A definição de metáfora me chamou a atenção: “Estes são Toldot dos céus e da terra”. Essa é a primeira vez que aparece (Gn 2:4) introduzindo a criação de Adam. Nossa parashá fala do filho de Isaac, Iacob/Israel, no início de Bereshit, é usado para falar sobre a humanidade descendente de Adam.
Continue lendo a parashá e, no primeiro capítulo, próximas umas das outras, há várias palavras com a mesma raiz de Toldot y.l.d (yeled – criança): holid (gerou) laledet (deu a luz) ledet (nascimento).
Novamente, como nas gerações anteriores, nascem irmãos que terão sérios conflitos e se separarão, terão que aprender a curar essa mesma ferida familiar que passa de geração em geração: os filhos de Adam, de Noach, de Abraham, de Isaac, acontecerão com os filhos de Iacob e até entre Moshé e Arão e Miriam.
Será que até hoje nós como humanidade e como povo carregamos esse trauma em nossa genética, em nossas almas, questões familiares não resolvidas?
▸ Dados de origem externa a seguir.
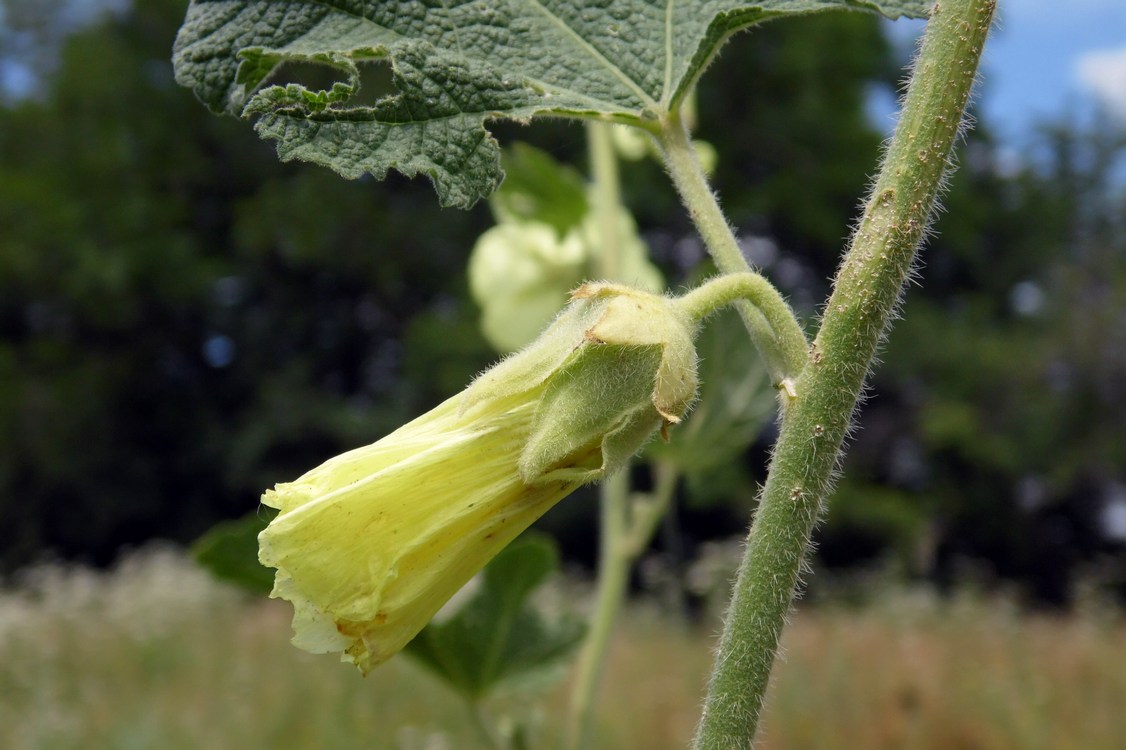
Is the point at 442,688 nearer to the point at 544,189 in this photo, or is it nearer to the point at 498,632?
the point at 544,189

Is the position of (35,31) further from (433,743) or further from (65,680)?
(433,743)

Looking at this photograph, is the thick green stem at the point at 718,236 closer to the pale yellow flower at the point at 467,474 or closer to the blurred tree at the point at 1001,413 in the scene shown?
the pale yellow flower at the point at 467,474

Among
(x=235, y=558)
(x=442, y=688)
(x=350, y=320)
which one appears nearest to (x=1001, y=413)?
(x=350, y=320)

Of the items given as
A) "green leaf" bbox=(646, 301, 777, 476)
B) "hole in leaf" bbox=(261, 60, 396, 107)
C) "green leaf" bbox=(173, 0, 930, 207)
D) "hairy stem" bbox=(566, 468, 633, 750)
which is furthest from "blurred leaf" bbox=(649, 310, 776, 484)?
"green leaf" bbox=(173, 0, 930, 207)

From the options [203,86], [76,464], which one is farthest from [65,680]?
[76,464]

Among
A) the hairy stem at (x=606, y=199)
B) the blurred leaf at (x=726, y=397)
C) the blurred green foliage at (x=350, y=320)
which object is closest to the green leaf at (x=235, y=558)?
the blurred leaf at (x=726, y=397)

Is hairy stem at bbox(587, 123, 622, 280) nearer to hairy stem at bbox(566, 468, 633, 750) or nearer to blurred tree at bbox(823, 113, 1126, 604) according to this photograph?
hairy stem at bbox(566, 468, 633, 750)
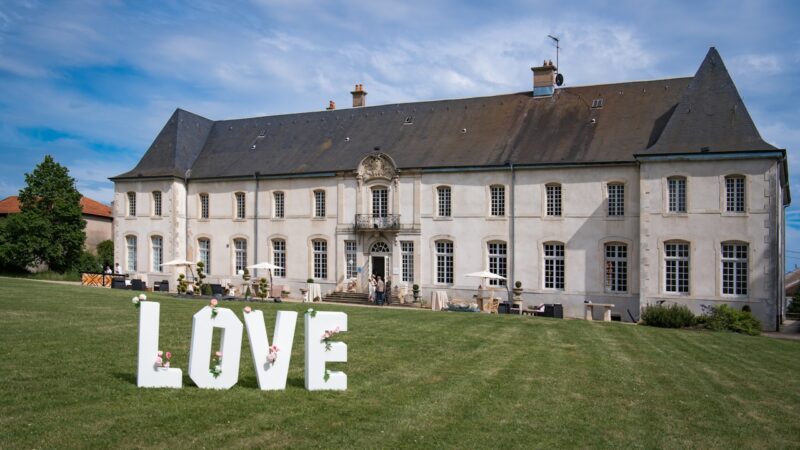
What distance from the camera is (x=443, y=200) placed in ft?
90.9

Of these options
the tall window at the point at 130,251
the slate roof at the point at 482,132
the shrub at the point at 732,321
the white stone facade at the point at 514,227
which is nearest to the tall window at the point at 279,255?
the white stone facade at the point at 514,227

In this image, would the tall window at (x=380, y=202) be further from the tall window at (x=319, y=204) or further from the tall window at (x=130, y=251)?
the tall window at (x=130, y=251)

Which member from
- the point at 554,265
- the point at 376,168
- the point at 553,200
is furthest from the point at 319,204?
the point at 554,265

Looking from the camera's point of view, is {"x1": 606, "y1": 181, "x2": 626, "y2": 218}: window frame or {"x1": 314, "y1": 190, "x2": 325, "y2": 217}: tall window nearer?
{"x1": 606, "y1": 181, "x2": 626, "y2": 218}: window frame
Falamos muito sobre sermos todos criados à imagem e semelhança de Deus, mesmo sabendo que não nos reconhecemos dessa maneira. Nós nos chamamos de Bnei Israel, filhos de Iacob, mas será que nos enxergamos e tratamos uns aos outros como irmãos? Rezamos “Ds de nossos pais” mas será que realmente nos sentimos e nos reconhecemos como filhos, todos irmãos? Somos parte dessa grande família?
Se nos propusermos a ler a Torá como relato de nossa família, nossa própria história, o que aconteceu com nosso tataravô, as frustrações de nossos bisavós, as disputas entre nossos avós e as promessas dos pais aos filhos e as bênçãos dos netos; se nos identificamos com o que sentiram, se nos vemos refletidos no que aprenderam, no que perderam, no que alcançaram, no que tiveram que deixar ir; se reconhecermos que centenas de gerações depois estamos repetindo muitas dessas dinâmicas, eternizamos nossas lutas, não perdoamos as diferenças, nem a escolha de caminhos diferentes dos nossos; se permitirmos que mais vozes sejam ouvidas, ampliaremos nossa visão para viver na diversidade e no pluralismo; se trabalharmos para curar os traumas de tantas gerações e criamos novas formas de nos relacionarmos uns com os outros, então viveremos mais em paz, seremos verdadeiramente uma só humanidade, muitos povos, milhares de famílias, não sentiremos que o outro é um problema, um peso, um estranho porque seremos todos irmãos.